▸ TASK DETAILS: Copy the data word for word, starting at the line that contains "What distance from" and ending at the last line of the data. Reproduce only that stretch.

··· INFORMATION SHOWN ···

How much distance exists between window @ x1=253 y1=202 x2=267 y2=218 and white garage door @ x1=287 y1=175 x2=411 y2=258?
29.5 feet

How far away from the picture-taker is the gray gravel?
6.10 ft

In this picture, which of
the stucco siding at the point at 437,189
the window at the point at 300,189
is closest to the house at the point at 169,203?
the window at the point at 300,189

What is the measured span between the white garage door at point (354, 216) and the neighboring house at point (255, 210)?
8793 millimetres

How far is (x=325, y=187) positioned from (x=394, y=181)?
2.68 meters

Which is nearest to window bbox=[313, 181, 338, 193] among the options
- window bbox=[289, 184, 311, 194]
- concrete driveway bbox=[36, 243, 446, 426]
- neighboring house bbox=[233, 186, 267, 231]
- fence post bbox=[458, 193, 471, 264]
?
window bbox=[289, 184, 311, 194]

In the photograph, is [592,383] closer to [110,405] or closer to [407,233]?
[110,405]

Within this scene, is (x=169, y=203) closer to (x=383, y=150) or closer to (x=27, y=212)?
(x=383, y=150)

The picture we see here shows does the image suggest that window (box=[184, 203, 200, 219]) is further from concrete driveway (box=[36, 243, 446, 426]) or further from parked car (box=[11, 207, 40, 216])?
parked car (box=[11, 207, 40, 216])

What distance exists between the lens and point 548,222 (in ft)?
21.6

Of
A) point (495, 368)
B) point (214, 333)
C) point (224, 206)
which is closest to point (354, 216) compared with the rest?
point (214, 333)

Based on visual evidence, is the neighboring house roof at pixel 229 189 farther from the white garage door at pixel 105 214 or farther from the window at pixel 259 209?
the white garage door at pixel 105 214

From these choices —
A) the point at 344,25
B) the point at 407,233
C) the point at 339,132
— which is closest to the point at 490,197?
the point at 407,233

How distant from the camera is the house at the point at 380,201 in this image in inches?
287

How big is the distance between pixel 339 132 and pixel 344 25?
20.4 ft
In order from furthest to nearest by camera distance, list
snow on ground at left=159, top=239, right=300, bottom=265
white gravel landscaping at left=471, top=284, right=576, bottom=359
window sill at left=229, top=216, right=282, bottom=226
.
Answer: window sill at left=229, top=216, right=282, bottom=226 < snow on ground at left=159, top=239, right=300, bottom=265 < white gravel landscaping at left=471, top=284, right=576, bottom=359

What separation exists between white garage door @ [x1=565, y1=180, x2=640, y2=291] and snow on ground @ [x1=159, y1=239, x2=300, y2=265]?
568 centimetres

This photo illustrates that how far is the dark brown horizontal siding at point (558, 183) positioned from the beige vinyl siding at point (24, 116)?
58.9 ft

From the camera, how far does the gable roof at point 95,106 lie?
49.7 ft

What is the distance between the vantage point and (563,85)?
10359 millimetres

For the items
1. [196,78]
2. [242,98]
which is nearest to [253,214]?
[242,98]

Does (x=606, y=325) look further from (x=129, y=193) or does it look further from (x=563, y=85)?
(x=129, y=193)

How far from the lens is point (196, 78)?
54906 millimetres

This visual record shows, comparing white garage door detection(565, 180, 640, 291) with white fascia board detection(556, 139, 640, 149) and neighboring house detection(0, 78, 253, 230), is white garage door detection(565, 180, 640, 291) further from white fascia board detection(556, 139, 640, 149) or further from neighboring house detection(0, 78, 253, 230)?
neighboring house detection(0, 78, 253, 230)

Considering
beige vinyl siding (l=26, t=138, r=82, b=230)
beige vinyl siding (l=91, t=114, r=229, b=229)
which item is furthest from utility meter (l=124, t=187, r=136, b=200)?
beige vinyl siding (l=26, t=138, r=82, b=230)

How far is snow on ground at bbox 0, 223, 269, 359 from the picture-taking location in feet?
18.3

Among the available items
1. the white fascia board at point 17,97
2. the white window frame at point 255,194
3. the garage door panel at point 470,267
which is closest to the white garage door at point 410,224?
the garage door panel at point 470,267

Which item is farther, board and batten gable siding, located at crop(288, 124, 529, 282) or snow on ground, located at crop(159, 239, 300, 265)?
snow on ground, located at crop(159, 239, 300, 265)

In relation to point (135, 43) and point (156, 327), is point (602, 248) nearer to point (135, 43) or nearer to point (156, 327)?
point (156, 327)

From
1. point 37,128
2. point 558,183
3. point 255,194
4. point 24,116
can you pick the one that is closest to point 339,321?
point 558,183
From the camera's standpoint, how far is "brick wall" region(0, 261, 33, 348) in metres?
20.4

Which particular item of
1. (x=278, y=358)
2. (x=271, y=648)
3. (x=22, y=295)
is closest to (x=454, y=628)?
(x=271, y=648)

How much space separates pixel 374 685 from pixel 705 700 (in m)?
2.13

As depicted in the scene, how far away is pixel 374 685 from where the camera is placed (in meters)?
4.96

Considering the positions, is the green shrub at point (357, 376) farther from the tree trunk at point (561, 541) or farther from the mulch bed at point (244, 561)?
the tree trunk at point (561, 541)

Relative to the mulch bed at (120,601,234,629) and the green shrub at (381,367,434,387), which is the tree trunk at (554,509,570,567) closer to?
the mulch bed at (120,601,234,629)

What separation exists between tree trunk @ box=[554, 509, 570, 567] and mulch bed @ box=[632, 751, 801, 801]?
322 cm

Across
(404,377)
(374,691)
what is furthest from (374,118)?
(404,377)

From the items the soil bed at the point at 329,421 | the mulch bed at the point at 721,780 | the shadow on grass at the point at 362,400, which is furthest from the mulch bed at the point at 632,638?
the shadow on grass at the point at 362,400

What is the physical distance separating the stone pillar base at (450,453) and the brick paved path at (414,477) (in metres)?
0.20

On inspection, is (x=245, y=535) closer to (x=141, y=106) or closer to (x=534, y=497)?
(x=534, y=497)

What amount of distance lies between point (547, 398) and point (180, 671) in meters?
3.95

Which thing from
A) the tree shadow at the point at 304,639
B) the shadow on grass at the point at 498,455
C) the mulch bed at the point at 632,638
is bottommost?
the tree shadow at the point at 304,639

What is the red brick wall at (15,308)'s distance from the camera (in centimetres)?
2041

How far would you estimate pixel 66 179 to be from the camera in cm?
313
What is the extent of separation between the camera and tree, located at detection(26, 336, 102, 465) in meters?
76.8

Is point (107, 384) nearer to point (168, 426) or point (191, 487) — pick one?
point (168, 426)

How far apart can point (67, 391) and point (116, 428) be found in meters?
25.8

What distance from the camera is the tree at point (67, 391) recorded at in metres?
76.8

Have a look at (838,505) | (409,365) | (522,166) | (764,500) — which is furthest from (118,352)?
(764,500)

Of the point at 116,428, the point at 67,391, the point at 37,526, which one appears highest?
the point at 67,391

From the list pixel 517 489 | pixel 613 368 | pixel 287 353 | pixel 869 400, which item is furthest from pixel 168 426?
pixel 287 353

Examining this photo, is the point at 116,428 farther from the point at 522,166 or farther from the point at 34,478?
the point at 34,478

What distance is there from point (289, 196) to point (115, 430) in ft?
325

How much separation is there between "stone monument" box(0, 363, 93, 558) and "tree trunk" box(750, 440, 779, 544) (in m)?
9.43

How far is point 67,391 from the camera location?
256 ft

···

▸ TASK SOLUTION:
What distance from the camera is the tree at point (67, 391) recorded at in metres?
76.8

Have a look at (838,505) | (409,365) | (522,166) | (764,500) — which is furthest from (118,352)?
(764,500)

Of the point at 116,428, the point at 67,391, the point at 37,526, which one appears highest?
the point at 67,391

From the list pixel 517 489 | pixel 613 368 | pixel 287 353 | pixel 869 400, which item is furthest from pixel 168 426?
pixel 287 353

Examining this photo, is the point at 116,428 farther from the point at 522,166 or farther from the point at 34,478?
the point at 34,478

What distance is there from point (289, 196) to point (115, 430) in ft?
325

How much separation is there between "stone monument" box(0, 363, 93, 558) and "tree trunk" box(750, 440, 779, 544) (in m)?
9.43

How far is point 67,391 from the camera location?
256 ft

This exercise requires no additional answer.